_PROBLEM A_: Print the passage of the bull-care post between "There is a lot" and "nose or eyes.", inclusive, word for word.
_PROBLEM B_: Summarize the post on caring for bucking bulls in two sentences.

_EXCERPT_:
==============================
What a great show in Nashville. I had a good weekend and was proud of my bulls, especially Smackdown. There's nothing that makes me happier than seeing one of my good friends and one of my bulls team up to be 90+ points.
I asked people on Twitter what they would like to hear about in this week's blog, and the number one response was, "How do you take care of your bulls?"
There is a lot of work involved in raising and caring for bucking bulls, but my main concern is the health and safety of the livestock. Each morning at home, the bulls are grained. The bulls are penned or pastured with other bulls that I know they can get along with, and those that have the lowest chance of causing harm to each other.
While graining, we look through all the bulls and see how they look and how they feel. Typically, I can just look at a bull and know if they're not feeling well just on instinct, but a few things I check for include: how much or little they are eating, how they're moving when we work them, and I also check to see if they have a dry nose or eyes.
Bulls who don't feel well get run into our hydraulic chute where we can get a better look at them. Once we determine what is wrong, we treat them properly and give them the necessary medicine. After that, we monitor them until we notice they are back to full health.
==============================
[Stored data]
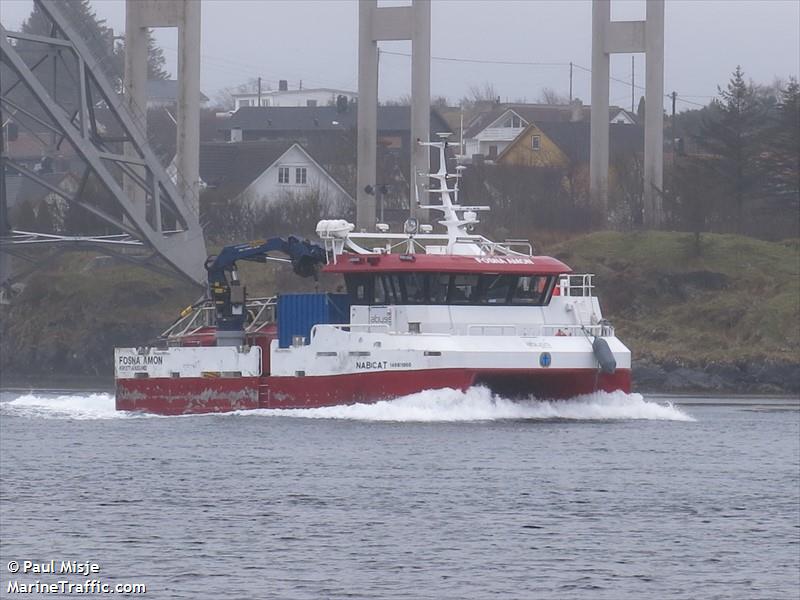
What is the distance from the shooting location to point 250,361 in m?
41.5

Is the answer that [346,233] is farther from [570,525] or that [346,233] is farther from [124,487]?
[570,525]

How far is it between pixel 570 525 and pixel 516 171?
157 ft

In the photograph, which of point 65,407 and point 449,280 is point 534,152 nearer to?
point 65,407

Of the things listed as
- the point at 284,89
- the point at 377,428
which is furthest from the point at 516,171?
the point at 284,89

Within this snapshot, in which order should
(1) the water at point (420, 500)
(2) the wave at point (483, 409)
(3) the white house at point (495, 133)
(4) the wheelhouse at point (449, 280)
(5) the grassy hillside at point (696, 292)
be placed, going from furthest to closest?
(3) the white house at point (495, 133) < (5) the grassy hillside at point (696, 292) < (4) the wheelhouse at point (449, 280) < (2) the wave at point (483, 409) < (1) the water at point (420, 500)

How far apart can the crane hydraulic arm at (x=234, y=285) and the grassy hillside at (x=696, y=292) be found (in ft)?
54.9

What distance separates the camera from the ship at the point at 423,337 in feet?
126

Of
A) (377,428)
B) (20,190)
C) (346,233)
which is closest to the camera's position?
Answer: (377,428)

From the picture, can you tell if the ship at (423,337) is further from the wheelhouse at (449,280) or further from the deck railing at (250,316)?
the deck railing at (250,316)

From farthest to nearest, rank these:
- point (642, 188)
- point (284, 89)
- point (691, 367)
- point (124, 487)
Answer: point (284, 89) → point (642, 188) → point (691, 367) → point (124, 487)

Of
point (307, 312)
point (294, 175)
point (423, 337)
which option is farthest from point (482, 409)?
point (294, 175)

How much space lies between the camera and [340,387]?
130ft

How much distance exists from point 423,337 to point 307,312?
2923mm

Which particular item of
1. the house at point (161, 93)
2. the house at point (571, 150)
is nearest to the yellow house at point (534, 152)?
the house at point (571, 150)
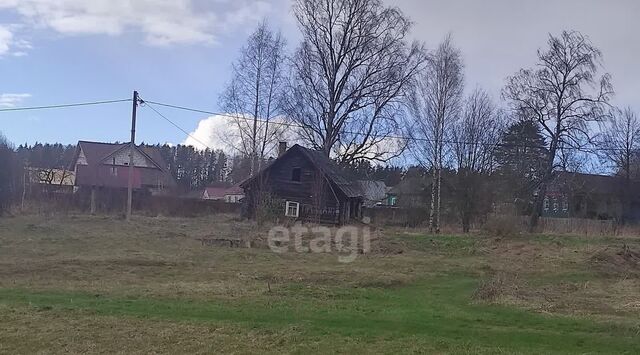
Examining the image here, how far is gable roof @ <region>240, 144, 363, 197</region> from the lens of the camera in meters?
36.5

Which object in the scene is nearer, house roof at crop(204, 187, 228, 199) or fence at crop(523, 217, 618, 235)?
fence at crop(523, 217, 618, 235)

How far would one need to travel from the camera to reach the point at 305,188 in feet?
127

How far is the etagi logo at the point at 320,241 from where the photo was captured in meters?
22.5

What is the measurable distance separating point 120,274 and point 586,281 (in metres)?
11.9

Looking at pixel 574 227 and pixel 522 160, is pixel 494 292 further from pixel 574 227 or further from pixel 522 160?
pixel 522 160

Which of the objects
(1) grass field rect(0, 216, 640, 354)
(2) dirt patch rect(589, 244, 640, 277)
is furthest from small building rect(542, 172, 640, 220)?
(1) grass field rect(0, 216, 640, 354)

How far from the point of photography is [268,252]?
68.7 ft

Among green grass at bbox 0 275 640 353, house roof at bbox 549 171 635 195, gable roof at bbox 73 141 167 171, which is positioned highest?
gable roof at bbox 73 141 167 171

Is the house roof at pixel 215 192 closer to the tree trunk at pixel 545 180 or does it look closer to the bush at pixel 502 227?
the tree trunk at pixel 545 180

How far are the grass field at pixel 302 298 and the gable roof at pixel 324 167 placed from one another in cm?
1308

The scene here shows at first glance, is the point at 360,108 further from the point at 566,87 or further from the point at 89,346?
the point at 89,346

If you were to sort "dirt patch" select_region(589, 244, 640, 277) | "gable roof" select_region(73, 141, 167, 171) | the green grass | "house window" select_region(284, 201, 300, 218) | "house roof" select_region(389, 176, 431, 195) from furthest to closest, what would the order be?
"gable roof" select_region(73, 141, 167, 171) → "house roof" select_region(389, 176, 431, 195) → "house window" select_region(284, 201, 300, 218) → "dirt patch" select_region(589, 244, 640, 277) → the green grass

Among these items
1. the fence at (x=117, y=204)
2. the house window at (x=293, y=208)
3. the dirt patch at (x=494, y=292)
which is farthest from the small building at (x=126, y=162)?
the dirt patch at (x=494, y=292)

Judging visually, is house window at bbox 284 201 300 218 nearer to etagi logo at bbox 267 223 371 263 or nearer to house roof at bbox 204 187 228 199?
etagi logo at bbox 267 223 371 263
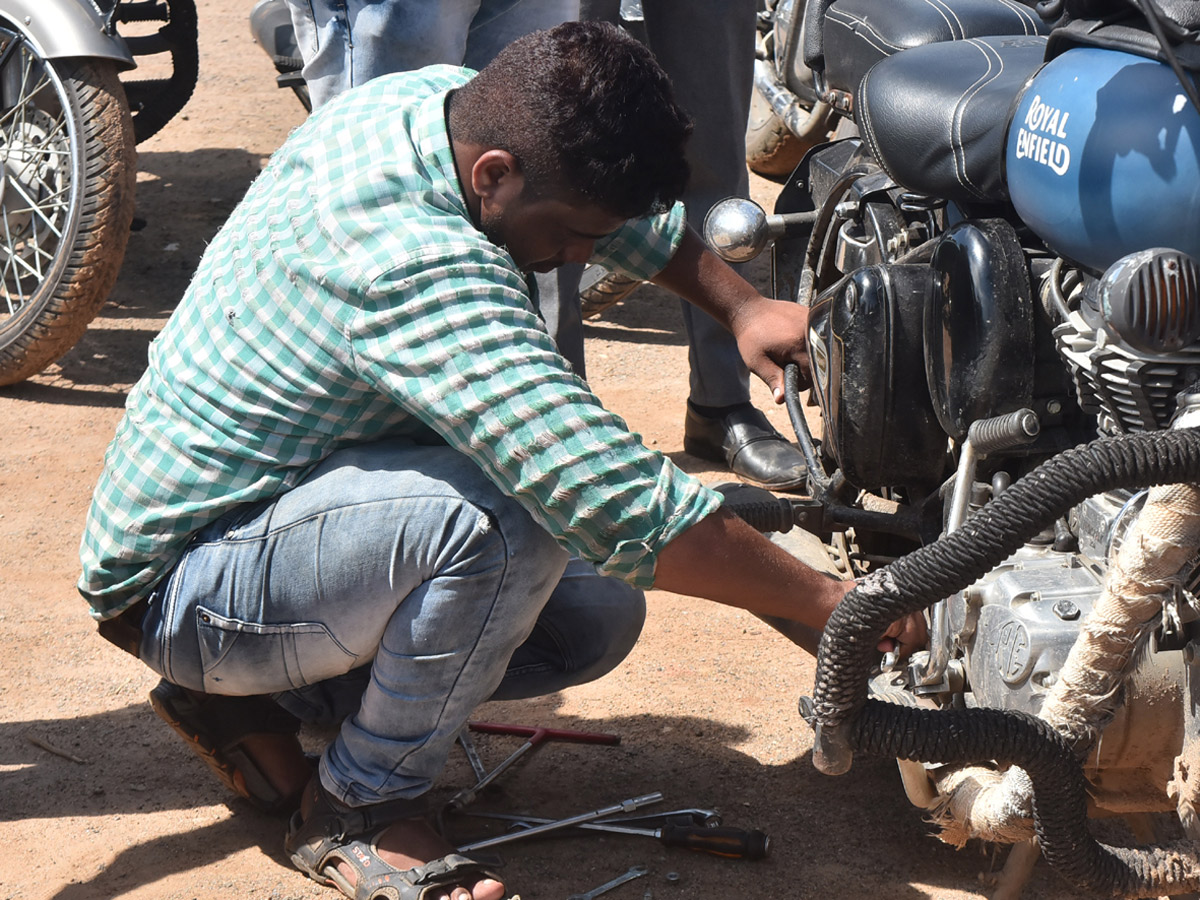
==============================
_YOUR SOLUTION A_:
There is a lot of work involved in raising and caring for bucking bulls, but my main concern is the health and safety of the livestock. Each morning at home, the bulls are grained. The bulls are penned or pastured with other bulls that I know they can get along with, and those that have the lowest chance of causing harm to each other.
While graining, we look through all the bulls and see how they look and how they feel. Typically, I can just look at a bull and know if they're not feeling well just on instinct, but a few things I check for include: how much or little they are eating, how they're moving when we work them, and I also check to see if they have a dry nose or eyes.

_YOUR SOLUTION B_: After a Nashville show, the writer answers the most common Twitter question, how the bulls are cared for, saying the livestock's health and safety is the main concern and that bulls are kept with others they get along with. Each morning the bulls are grained and checked for how much they eat, how they move, and whether they have a dry nose or eyes, and any bull that isn't feeling well is examined in a hydraulic chute, given the necessary medicine, and monitored until back to full health.